Education in St. Lucia

General details
- Primary languages: English
- Primary: 14,715 students
- Secondary: 11,116 students

= Education in Saint Lucia =

Education in St. Lucia is primarily based on the British education system and is provided in public and private schools.

The Human Rights Measurement Initiative (HRMI) finds that St. Lucia fulfills 85.2% of what it should be fulfilling for the right to education based on the country's level of income. HRMI breaks down the right to education by examining the rights to both primary and secondary education. While taking into consideration St. Lucia's income level, the nation achieves 87.8% of what should be possible based on its resources (income) for primary education and 82.6% for secondary education.

What is being asked: Shorten the paragraph beginning "The Human Rights Measurement Initiative (HRMI) finds" from the passage on education in St. Lucia, keeping its main facts.

Stored dataset items:
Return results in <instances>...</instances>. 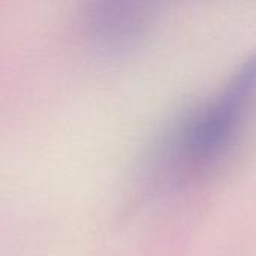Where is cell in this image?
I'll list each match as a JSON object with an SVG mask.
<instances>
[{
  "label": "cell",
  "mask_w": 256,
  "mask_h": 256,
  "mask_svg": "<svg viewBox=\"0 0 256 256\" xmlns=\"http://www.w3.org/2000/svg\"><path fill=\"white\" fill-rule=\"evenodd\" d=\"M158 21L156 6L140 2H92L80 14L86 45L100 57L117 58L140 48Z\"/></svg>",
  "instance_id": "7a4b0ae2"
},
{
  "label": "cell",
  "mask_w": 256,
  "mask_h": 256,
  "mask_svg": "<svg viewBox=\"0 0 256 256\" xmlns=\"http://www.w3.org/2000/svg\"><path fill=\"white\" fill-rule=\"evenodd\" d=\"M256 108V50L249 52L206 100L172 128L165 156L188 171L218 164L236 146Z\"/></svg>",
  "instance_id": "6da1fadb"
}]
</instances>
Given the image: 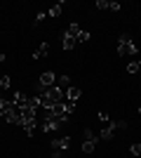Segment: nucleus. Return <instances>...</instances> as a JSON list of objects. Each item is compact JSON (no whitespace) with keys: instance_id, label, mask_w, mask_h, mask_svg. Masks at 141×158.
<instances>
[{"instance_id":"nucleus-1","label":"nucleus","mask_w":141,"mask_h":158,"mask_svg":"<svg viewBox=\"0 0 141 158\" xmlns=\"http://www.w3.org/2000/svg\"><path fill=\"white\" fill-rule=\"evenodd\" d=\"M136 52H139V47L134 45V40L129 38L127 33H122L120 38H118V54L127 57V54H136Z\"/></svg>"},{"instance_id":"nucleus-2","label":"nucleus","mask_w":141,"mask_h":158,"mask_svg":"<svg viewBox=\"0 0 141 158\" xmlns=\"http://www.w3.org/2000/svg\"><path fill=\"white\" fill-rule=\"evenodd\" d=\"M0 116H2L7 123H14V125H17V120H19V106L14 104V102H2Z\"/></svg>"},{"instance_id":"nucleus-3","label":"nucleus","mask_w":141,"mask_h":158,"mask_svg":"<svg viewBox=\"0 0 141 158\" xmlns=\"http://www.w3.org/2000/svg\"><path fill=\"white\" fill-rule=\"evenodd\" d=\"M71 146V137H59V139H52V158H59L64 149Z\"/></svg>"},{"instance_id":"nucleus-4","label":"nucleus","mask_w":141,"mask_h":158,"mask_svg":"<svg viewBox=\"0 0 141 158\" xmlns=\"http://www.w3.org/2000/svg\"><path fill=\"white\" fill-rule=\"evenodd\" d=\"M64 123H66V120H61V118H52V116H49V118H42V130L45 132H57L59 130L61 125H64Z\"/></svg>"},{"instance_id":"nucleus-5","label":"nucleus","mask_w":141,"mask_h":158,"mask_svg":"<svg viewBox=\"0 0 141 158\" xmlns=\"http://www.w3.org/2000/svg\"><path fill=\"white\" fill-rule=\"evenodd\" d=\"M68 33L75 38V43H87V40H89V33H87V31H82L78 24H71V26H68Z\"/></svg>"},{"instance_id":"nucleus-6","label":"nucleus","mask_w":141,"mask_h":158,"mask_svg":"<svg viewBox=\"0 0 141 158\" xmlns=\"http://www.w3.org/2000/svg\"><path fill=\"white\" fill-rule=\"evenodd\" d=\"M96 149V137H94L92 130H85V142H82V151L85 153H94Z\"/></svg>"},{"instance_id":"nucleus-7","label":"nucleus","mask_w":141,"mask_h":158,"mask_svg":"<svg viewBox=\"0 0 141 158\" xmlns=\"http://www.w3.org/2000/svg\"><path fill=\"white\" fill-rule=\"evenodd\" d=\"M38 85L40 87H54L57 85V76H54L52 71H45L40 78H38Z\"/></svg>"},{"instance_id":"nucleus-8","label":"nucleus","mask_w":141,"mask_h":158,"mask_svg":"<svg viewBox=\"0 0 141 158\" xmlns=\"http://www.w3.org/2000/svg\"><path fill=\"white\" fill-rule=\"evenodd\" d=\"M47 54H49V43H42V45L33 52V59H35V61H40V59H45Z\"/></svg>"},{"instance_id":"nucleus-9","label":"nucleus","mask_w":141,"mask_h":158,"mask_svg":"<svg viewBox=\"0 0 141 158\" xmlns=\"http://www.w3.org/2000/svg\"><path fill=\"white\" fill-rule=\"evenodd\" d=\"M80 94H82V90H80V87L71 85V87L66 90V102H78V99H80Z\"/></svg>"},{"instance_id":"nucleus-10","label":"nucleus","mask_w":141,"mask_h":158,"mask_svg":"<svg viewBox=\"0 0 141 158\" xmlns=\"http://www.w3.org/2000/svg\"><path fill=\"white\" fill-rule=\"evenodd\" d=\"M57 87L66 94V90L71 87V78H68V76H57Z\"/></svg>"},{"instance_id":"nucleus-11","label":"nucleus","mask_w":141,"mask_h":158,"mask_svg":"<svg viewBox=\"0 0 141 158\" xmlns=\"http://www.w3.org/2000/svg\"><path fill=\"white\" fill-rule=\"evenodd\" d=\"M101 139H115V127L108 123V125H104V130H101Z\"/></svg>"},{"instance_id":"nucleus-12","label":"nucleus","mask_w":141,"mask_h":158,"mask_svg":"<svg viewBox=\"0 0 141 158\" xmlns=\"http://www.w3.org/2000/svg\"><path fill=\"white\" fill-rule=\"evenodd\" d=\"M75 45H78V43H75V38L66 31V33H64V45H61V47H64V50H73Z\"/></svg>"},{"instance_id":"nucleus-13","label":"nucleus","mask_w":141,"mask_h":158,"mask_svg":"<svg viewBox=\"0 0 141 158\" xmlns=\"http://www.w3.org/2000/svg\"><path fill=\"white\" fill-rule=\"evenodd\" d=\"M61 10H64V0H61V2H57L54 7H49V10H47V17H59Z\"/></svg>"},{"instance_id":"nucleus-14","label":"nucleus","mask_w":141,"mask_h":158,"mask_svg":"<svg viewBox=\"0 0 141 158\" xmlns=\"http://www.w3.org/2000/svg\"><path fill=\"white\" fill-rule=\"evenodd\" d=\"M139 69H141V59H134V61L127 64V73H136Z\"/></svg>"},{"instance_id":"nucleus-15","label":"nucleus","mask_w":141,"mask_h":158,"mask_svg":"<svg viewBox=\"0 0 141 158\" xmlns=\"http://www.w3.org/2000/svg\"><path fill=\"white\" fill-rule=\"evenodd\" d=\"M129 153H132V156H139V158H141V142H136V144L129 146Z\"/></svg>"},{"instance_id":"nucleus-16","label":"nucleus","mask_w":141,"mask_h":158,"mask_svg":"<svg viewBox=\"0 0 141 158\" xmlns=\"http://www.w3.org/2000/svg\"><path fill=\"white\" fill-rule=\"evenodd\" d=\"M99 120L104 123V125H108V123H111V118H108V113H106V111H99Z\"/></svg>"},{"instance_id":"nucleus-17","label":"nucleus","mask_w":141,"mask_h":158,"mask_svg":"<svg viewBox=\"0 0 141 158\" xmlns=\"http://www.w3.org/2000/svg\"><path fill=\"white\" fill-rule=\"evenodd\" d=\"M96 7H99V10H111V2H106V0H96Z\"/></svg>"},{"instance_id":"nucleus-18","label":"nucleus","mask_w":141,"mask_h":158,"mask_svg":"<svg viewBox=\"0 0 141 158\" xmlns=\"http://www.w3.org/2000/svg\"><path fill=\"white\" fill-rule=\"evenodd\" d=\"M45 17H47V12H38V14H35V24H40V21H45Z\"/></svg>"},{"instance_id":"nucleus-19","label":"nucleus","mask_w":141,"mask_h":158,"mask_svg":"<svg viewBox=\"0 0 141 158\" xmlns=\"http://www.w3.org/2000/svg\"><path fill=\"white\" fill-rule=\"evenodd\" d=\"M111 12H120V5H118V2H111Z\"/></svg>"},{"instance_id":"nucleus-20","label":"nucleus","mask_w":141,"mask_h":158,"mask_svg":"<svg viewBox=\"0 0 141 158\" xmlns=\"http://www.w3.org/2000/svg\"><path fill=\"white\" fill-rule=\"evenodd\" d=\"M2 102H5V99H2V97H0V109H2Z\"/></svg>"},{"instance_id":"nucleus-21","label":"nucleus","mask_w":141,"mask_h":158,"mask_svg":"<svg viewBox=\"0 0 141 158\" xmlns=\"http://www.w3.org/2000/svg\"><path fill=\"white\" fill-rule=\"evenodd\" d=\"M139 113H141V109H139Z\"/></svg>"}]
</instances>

Result below: Given St. Lucia's income level, the Human Rights Measurement Initiative (HRMI) finds that the country meets 85.2% of what it should for the right to education. HRMI looks at primary and secondary education separately. St. Lucia achieves 87.8% of what its resources allow for primary education and 82.6% for secondary education.